## GESTELLTE AUFGABE
Schreiben Sie den vorgegebenen Text über die weltweiten Atomwaffenbestände vollständig und wortgetreu ab.

Von Silke Bigalke, Stockholm

Die Zahl der Nuklearwaffen auf der Welt nimmt weiter ab. Ein "echter Fortschritt" bei der Abrüstung ist laut Stockholmer Friedensforschungsinstitut Sipri dennoch nicht erkennbar. Die neun Atommächte USA, Russland, Großbritannien, Frankreich, China, Indien, Pakistan, Israel und Nordkorea besitzen nach einer Sipri-Studie gemeinsam 15 395 nukleare Sprengköpfe, Stand Januar 2016. Das sind nur 450 Sprengköpfe weniger als im Vorjahr. 4120 dieser Atomwaffen sind demnach operativ einsetzbar. Keine der Atommächte sei bereit, ihr Arsenal in absehbarer Zeit aufzugeben, heißt es im Bericht.

## AUSGANGSMATERIAL
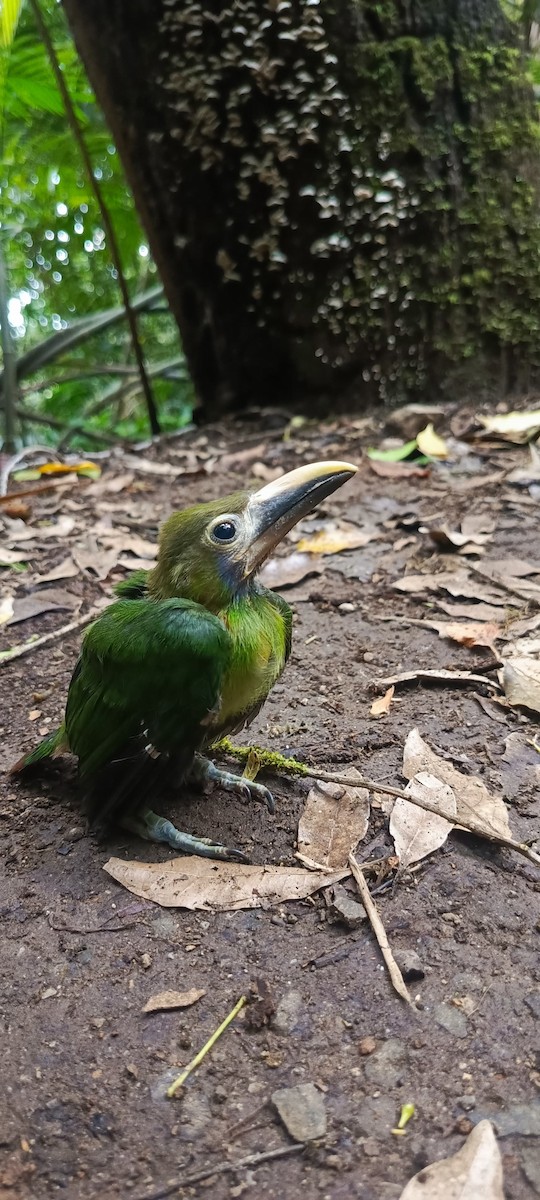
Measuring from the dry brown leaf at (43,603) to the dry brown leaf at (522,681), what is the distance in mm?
1698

## GELÖSTE AUFGABE
Von Silke Bigalke, Stockholm

Die Zahl der Nuklearwaffen auf der Welt nimmt weiter ab. Ein "echter Fortschritt" bei der Abrüstung ist laut Stockholmer Friedensforschungsinstitut Sipri dennoch nicht erkennbar. Die neun Atommächte USA, Russland, Großbritannien, Frankreich, China, Indien, Pakistan, Israel und Nordkorea besitzen nach einer Sipri-Studie gemeinsam 15 395 nukleare Sprengköpfe, Stand Januar 2016. Das sind nur 450 Sprengköpfe weniger als im Vorjahr. 4120 dieser Atomwaffen sind demnach operativ einsetzbar. Keine der Atommächte sei bereit, ihr Arsenal in absehbarer Zeit aufzugeben, heißt es im Bericht.